#### Collected data:

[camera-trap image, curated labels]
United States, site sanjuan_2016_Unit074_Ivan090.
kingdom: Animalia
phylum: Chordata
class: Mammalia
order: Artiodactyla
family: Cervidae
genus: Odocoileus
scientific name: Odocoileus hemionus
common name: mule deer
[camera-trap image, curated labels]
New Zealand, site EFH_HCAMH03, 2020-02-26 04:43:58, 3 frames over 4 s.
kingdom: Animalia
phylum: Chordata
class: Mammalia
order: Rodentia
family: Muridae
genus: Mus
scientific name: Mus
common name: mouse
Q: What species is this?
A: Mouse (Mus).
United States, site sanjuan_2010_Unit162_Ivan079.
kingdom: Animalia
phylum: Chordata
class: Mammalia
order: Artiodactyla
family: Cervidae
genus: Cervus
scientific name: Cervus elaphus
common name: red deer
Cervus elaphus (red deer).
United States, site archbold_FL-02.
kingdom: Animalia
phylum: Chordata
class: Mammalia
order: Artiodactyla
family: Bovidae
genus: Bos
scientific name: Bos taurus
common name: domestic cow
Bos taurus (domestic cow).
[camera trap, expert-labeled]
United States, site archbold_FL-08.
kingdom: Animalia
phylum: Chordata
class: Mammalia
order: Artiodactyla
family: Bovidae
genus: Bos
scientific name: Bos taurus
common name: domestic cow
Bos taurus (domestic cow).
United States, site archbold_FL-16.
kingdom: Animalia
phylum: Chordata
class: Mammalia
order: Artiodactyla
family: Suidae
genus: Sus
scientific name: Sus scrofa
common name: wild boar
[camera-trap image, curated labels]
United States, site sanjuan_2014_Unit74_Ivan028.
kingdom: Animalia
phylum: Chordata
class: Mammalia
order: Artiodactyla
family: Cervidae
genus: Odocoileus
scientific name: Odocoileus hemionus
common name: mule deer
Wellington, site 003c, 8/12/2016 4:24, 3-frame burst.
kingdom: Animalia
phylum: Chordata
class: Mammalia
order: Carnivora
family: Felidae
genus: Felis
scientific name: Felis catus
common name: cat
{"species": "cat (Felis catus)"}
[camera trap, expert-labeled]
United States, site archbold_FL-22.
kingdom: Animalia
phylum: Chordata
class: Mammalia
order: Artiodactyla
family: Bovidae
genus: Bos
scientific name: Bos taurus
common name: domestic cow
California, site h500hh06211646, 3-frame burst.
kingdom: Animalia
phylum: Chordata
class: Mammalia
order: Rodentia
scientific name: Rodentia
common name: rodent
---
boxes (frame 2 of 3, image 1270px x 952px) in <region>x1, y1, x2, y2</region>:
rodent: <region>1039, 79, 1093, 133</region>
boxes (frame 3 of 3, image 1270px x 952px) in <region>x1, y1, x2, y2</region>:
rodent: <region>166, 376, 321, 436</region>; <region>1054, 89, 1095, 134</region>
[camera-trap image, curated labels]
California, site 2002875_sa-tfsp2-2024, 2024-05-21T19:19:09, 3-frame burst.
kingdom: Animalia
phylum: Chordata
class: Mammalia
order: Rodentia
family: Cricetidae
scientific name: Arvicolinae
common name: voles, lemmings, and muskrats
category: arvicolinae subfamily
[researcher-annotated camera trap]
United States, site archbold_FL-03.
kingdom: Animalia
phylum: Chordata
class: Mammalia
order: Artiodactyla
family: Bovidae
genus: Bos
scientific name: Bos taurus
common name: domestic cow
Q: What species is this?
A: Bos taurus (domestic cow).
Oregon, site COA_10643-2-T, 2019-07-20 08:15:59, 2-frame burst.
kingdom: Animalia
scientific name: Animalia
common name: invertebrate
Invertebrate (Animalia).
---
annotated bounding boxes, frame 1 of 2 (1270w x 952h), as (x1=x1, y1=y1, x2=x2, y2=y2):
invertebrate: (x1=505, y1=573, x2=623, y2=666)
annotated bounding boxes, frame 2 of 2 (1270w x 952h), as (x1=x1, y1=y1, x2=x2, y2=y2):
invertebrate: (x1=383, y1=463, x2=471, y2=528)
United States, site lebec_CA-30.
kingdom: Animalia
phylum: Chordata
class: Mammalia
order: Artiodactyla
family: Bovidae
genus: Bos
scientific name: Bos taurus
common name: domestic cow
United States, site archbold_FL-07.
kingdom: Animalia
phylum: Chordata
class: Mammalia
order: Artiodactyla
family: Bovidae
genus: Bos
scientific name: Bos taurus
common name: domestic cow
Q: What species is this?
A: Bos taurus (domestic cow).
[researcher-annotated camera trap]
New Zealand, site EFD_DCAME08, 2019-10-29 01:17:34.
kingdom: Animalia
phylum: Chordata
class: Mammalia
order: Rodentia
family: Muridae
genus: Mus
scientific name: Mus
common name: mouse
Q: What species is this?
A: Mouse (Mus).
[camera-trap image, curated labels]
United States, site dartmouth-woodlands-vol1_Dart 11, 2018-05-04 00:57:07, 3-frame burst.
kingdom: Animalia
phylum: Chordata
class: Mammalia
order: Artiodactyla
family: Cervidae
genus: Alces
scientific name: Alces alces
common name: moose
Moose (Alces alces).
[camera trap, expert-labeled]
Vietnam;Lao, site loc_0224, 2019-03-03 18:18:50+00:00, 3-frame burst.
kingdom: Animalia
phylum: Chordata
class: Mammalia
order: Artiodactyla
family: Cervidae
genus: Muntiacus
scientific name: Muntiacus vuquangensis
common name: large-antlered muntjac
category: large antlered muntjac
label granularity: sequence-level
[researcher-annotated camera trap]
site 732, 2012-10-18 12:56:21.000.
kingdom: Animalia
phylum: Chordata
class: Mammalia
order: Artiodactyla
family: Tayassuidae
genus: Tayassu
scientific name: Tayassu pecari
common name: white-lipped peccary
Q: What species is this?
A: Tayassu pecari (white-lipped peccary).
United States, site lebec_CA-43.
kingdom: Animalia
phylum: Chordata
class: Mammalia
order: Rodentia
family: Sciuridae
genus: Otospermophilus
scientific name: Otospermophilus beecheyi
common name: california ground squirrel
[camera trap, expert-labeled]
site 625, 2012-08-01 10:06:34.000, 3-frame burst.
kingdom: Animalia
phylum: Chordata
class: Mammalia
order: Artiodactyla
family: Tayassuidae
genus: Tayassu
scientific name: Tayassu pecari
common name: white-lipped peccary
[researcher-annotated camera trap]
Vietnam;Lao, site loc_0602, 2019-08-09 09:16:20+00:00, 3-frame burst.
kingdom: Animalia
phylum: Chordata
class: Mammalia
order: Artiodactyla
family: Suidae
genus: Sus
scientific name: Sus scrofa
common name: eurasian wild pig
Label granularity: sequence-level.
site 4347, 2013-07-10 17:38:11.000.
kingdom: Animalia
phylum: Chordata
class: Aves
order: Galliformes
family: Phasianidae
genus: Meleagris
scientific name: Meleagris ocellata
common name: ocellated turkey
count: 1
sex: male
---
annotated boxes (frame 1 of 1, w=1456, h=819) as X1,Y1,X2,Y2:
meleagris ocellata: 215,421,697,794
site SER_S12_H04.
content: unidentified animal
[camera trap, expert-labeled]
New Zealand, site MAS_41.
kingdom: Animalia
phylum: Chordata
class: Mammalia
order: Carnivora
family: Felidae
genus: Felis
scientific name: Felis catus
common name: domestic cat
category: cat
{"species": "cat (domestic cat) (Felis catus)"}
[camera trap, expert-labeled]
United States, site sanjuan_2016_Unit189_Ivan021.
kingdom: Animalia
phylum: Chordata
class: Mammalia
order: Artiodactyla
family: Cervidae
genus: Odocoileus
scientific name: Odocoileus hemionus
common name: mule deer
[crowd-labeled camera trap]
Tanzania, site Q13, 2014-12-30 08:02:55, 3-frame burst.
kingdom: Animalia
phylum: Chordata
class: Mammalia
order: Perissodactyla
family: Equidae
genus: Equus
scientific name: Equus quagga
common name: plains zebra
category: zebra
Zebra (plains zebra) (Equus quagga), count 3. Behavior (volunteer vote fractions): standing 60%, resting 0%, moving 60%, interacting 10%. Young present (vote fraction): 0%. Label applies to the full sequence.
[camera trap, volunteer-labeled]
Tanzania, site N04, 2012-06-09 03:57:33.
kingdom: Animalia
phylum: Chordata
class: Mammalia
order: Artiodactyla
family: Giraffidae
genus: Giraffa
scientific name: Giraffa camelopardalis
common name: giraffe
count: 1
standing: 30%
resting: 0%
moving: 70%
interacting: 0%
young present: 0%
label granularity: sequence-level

#### TASK OBJECTIVE:
Please repeat the lines above exactly, beginning with the line that contains "family: Equidae" and ending with the final one.

#### FINAL ANSWER:
family: Equidae
genus: Equus
scientific name: Equus quagga
common name: plains zebra
category: zebra
Zebra (plains zebra) (Equus quagga), count 3. Behavior (volunteer vote fractions): standing 60%, resting 0%, moving 60%, interacting 10%. Young present (vote fraction): 0%. Label applies to the full sequence.
[camera trap, volunteer-labeled]
Tanzania, site N04, 2012-06-09 03:57:33.
kingdom: Animalia
phylum: Chordata
class: Mammalia
order: Artiodactyla
family: Giraffidae
genus: Giraffa
scientific name: Giraffa camelopardalis
common name: giraffe
count: 1
standing: 30%
resting: 0%
moving: 70%
interacting: 0%
young present: 0%
label granularity: sequence-level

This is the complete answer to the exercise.